# REQUIRED WORK
Set down, exactly as they stand, the lines from the one containing "Conservative party chairman" through the last line of the records below, leaving every picture out.

# MATERIAL FOR THIS TASK
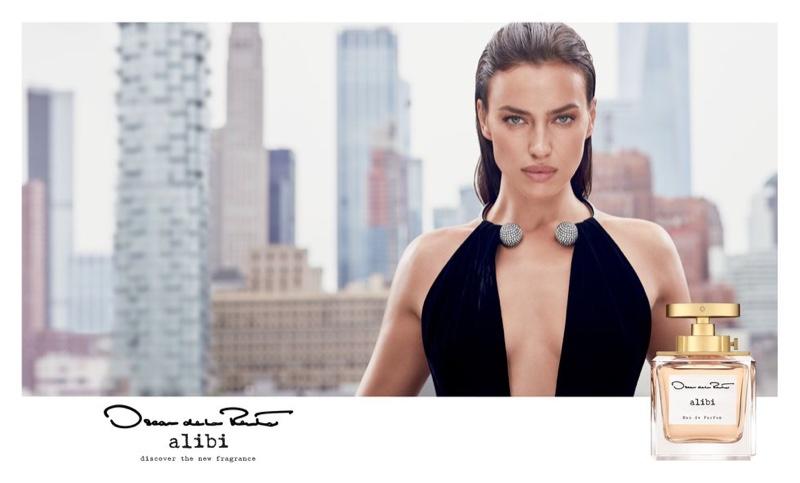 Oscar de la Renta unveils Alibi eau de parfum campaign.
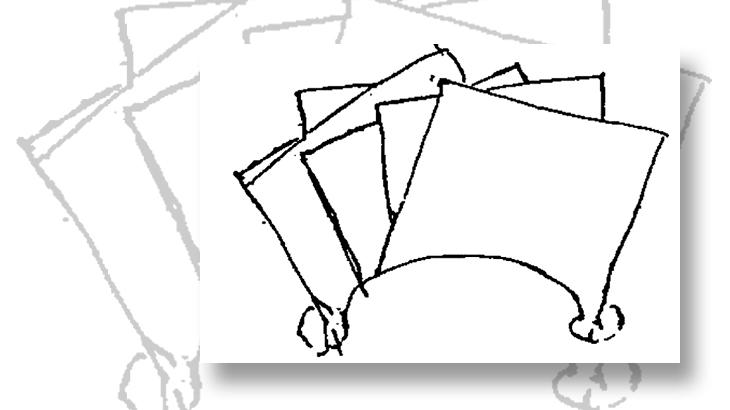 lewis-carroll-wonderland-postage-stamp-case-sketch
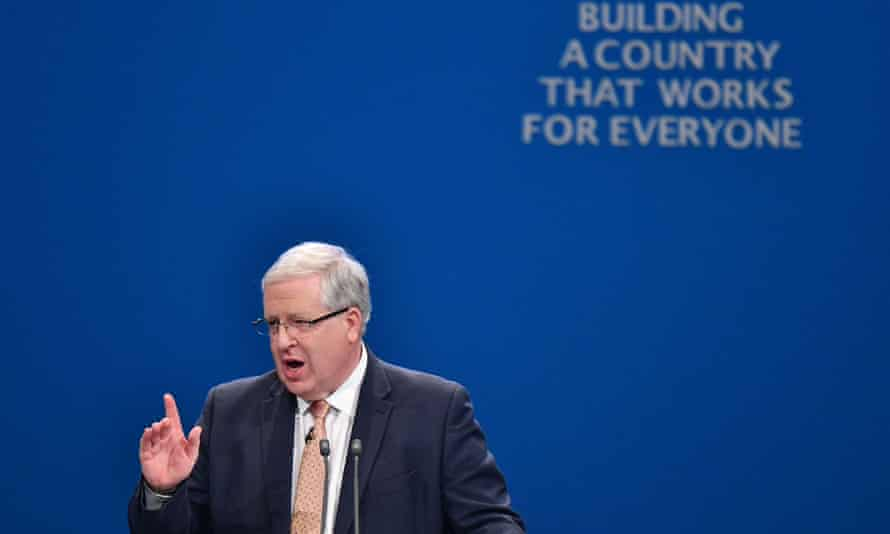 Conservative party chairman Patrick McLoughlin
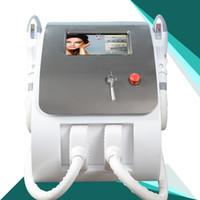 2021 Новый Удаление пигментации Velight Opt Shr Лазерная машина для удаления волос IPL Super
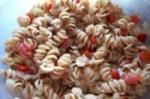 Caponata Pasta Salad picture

# REPLY TO THE TASK
 Conservative party chairman Patrick McLoughlin
 2021 Новый Удаление пигментации Velight Opt Shr Лазерная машина для удаления волос IPL Super
 Caponata Pasta Salad picture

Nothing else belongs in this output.